With virtually no planning two friends from Platte, SD, and I decided to do a mad dash from South Dakota to Lake Louise in Banff National Park in Alberta, Canada. After all, we were on summer break and had 7 days with no scheduled activities. Like the crazy 20 year olds we were, we packed our huge, heavy canvas tent, cooler, and other supplies for a week into my 1965 Mustang. We spent the first night in the Black Hills of SD, close to what was the Dinosaur Park. From there we drove to Yellowstone National Park where we camped in a place now closed to tent camping because of bears. And we did see a grizzly bear in the campground when we were there. The rangers brought a "bear trap" to the campground and put it about 100 yards from our tent. The trap was a very large steel culvert with a piece of meat on one end. The bear comes in one end of the culvert, pulls on the meat, and the door slams shut. They caught him! But honestly, we did not get much sleep that night.

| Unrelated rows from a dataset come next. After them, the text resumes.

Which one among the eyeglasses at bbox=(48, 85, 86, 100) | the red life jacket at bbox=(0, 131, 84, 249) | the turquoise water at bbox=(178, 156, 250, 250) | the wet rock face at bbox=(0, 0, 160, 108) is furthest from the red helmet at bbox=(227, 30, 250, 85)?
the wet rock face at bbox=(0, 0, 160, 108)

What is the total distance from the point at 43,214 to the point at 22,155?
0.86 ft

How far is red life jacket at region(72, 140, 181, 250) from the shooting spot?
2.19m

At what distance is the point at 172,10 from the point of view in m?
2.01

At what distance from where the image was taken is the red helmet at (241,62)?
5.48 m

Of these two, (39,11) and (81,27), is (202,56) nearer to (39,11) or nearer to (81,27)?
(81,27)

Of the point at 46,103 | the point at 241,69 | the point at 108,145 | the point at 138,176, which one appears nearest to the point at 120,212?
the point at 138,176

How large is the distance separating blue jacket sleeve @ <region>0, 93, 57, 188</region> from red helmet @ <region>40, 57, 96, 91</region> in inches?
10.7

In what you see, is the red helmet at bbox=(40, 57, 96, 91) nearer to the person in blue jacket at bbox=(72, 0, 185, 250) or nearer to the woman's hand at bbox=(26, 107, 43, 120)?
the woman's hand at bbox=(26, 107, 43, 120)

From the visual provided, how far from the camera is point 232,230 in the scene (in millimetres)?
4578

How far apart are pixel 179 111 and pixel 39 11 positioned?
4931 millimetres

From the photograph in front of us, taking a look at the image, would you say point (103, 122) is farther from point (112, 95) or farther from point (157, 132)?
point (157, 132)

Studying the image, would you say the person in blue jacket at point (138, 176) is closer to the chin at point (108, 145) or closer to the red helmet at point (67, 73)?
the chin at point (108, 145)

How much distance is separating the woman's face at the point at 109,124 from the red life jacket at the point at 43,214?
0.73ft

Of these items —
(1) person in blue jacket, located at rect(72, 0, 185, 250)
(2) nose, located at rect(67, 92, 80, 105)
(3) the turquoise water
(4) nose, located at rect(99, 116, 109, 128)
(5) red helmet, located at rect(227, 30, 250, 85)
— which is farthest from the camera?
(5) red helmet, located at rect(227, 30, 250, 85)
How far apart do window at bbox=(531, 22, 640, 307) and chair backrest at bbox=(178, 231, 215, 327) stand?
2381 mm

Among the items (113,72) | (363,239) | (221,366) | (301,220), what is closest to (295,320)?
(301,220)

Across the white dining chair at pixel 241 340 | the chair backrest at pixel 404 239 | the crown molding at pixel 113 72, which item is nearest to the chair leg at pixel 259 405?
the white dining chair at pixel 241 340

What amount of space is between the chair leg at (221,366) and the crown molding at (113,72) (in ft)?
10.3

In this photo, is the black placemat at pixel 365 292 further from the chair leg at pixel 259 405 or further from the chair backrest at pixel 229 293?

From Yellowstone we drove to Glacier Park. It wasn't a pleasant drive, my Mustang did not like the exceedingly steep roads in the summer heat and my water temperature got too high. We ended up driving with the radiator cap off. I'm sure that's not a good thing. We apparently blew the thermostat, who knew? the downhill side was just as bad because I worried about my brakes overheating. I don't remember where we camped that night, probably too stressed out.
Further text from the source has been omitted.